- [TASK TO CARRY OUT]: Pick out every line in the entries below that contains the word "closer", and copy each one.

--- Begin ENTRIES SHOWN ---

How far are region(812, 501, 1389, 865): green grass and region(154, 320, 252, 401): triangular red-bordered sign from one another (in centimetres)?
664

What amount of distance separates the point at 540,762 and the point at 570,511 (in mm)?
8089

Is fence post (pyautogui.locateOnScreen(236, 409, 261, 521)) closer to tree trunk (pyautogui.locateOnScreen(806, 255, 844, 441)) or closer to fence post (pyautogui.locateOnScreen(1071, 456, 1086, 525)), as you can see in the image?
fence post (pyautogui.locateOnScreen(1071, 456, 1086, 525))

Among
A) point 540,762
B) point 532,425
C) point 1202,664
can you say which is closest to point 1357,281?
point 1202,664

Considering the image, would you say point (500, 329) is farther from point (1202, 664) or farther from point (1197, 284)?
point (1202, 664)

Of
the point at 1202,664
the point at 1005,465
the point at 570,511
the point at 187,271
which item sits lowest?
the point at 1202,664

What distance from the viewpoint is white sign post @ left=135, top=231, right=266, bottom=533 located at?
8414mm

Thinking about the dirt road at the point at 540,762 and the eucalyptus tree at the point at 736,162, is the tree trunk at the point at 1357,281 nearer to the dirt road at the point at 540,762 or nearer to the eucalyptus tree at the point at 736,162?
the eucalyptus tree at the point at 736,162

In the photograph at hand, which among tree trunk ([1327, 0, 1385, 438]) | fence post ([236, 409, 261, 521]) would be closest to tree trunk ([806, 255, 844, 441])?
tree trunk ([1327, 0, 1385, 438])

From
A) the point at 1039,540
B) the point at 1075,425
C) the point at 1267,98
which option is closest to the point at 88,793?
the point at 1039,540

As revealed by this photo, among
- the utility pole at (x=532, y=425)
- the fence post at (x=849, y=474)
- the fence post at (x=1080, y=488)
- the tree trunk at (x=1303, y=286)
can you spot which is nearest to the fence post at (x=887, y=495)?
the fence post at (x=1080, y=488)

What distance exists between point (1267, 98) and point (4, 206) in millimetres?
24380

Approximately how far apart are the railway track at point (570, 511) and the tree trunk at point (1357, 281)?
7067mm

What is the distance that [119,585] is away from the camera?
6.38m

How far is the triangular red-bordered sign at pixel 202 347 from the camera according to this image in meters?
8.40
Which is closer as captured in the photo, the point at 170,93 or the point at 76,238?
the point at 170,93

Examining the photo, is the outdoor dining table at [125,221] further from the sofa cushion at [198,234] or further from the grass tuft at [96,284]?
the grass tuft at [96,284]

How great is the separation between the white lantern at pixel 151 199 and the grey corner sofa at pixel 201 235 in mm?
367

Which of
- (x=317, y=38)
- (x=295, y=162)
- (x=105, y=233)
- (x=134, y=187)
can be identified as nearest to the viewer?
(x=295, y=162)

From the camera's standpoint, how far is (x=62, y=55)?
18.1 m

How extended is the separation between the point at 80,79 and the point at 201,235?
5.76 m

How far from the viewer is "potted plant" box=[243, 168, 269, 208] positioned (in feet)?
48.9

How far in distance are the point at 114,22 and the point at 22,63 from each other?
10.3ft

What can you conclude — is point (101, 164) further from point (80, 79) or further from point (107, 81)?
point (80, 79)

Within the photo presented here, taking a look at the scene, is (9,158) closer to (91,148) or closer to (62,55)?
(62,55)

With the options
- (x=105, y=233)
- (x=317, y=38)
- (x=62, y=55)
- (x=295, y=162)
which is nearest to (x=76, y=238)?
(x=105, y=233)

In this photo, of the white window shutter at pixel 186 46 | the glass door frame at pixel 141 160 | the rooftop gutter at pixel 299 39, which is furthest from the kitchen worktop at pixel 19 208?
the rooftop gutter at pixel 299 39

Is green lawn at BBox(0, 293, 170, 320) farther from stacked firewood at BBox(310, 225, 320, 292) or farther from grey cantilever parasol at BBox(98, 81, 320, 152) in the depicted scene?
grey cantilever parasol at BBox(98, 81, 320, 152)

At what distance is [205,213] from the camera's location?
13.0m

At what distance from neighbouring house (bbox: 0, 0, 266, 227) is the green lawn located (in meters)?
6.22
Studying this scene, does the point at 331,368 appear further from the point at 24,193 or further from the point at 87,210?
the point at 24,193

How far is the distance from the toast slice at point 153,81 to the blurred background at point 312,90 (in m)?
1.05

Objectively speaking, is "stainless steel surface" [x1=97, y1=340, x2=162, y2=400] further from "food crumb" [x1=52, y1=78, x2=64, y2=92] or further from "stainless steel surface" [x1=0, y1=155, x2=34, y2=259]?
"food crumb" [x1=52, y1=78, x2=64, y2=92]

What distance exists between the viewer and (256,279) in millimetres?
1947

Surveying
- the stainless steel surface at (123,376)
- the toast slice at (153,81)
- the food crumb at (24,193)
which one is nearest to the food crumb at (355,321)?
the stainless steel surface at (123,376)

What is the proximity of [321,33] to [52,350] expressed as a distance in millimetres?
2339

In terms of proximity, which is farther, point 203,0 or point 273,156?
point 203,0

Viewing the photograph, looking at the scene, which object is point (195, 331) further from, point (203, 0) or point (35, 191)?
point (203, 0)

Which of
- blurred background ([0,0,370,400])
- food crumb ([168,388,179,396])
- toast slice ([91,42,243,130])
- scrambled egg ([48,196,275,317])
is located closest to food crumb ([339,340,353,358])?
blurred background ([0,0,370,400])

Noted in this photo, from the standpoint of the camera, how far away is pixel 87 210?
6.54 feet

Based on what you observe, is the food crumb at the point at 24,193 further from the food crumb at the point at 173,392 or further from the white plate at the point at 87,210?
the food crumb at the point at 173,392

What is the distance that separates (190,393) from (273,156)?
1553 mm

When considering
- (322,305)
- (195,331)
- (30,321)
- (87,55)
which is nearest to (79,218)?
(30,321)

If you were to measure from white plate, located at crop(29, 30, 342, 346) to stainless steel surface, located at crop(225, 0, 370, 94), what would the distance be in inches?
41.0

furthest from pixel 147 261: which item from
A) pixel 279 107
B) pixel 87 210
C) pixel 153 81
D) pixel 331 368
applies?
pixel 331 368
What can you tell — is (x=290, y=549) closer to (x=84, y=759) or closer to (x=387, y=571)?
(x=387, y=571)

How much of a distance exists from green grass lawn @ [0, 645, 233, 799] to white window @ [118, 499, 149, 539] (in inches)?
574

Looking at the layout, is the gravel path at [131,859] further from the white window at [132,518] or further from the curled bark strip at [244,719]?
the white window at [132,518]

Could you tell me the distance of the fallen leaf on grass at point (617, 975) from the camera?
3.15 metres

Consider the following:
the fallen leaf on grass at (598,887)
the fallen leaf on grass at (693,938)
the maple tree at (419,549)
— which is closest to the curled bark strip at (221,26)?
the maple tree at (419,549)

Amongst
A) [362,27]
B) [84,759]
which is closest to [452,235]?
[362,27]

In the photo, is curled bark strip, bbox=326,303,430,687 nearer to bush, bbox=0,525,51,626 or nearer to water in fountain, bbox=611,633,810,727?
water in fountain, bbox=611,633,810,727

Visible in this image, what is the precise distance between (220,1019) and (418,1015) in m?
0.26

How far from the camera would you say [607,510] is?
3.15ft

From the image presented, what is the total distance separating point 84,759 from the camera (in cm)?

--- End ENTRIES SHOWN ---

- [RESPONSE TO THE EXERCISE]:
Is fence post (pyautogui.locateOnScreen(236, 409, 261, 521)) closer to tree trunk (pyautogui.locateOnScreen(806, 255, 844, 441)) or closer to fence post (pyautogui.locateOnScreen(1071, 456, 1086, 525)), as you can see in the image?
Which is closer as captured in the photo, the point at 170,93 or the point at 76,238?
Within the photo presented here, taking a look at the scene, is (9,158) closer to (91,148) or closer to (62,55)?
What can you tell — is (x=290, y=549) closer to (x=84, y=759) or closer to (x=387, y=571)?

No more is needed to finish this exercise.